With the new sales tax affecting a smaller range of goods, economists have forecasted that inflation would dip but Malaysia's annual estimated tax collection would be reduced by half to RM21 billion.
With the new sales tax affecting a smaller range of goods, economists have forecasted that inflation would dip but Malaysia's annual estimated tax collection would be reduced by half to RM21 billion.PHOTO: DAILY NEWS

KUALA LUMPUR - Malaysia's new government has tabled Bills to repeal the highly unpopular goods and services tax (GST) and re-introduce the sales and services tax (SST), as part of a move to fulfill its election promise.

The Finance Ministry tabled the Bills for their first reading in Parliament on Tuesday (July 31), with the abolition of the GST to take effect at a date to be determined by the Finance Minister.

The rates of the SST will be fixed by the Finance Minister, but these will have to be approved by lawmakers in the Lower House.

With taxation falling under the purview of Finance Minister Lim Guan Eng, he will have the prerogative to determine which goods and groups of people are exempt from the SST.

The new SST Bill proposes harsher punishments for tax evaders. Repeat offenders face up to seven years imprisonment and fines of up to 40 times the sales tax amount, compared to the old legislation which imposed a maximum jail time of three years with fines capped at RM50,000 (S$16,800).

The ruling Pakatan Harapan (PH) coalition had promised to repeal the six percent GST, a tax which it had called regressive due to its vast reach. After PH swept to power in May, it cut GST to zero from June 1, effectively scrapping the tax.

The GST was introduced in 2015, with annual collection hitting RM44 billion (S$14 billion) last year.

 
 

Former prime minister Najib Razak introduced the GST to help raise government revenue, but the tax has been widely criticised for hiking up prices and contributing to rising living costs.

Najib has insisted the GST is better than the SST.

"GST is a much more superior tax system employed by more than 170 countries. The tax system will benefit the people in the long run," he told The New Straits Times earlier this month.

His fellow opposition Barisan Nasional (BN) lawmakers have defended the GST, saying that it provides more transparency and efficiency.
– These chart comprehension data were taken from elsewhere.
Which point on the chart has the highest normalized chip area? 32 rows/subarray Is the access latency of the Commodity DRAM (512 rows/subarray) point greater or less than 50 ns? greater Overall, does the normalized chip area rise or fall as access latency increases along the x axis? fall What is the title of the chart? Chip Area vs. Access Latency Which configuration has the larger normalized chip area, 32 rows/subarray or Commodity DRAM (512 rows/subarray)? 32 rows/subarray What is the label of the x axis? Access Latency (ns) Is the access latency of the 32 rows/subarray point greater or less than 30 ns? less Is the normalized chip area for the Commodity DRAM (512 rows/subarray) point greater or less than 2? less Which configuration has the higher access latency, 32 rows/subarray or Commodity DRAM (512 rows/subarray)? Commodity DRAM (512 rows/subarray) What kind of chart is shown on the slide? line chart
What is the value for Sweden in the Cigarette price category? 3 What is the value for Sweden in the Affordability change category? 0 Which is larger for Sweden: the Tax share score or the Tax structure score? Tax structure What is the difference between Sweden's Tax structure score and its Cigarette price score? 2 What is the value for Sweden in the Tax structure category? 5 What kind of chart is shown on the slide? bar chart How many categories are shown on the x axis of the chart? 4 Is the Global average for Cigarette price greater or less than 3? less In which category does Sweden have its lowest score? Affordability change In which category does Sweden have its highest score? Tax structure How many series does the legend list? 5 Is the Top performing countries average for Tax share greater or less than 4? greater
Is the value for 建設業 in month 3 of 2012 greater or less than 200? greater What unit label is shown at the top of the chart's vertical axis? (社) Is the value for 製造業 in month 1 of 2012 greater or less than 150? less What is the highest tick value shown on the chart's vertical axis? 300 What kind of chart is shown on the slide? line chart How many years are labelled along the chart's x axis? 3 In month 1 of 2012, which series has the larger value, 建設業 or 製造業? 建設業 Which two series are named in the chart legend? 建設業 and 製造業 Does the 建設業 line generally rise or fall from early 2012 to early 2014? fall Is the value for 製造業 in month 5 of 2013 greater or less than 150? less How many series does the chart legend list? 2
Mr Lim conceded this but said the sales and services tax is less of a burden on the people.

“A more efficient tax doesn’t mean that it’s good. It may be good for the government but not necessarily so for the people,” he said in Parliament on Tuesday.

The minister warned that the country’s finances could be affected if the new SST Bill was passed by the PH-controlled Lower House, but not approved by the Senate, which is controlled by BN appointees.

“I call on the senators, who are mostly from Barisan Nasional, to respect the democratic process and pass the Bill when it reaches them. Do not sabotage us by allowing for the goods and services tax to be abolished but then block the SST Bill,” he said.

The new administration has a self-imposed deadline of Sept 1 to implement the SST.

Goods and services that should see prices drop after being exempted from SST include baby formula, banking transactions, 250cc motorbikes, medical fees in private hospitals and individual health insurance. These items previously attracted GST.

With the new sales tax affecting a smaller range of goods, economists have forecast that Malaysia’s inflation will dip but the government’s annual estimated tax revenue will be reduced by half to RM21 billion.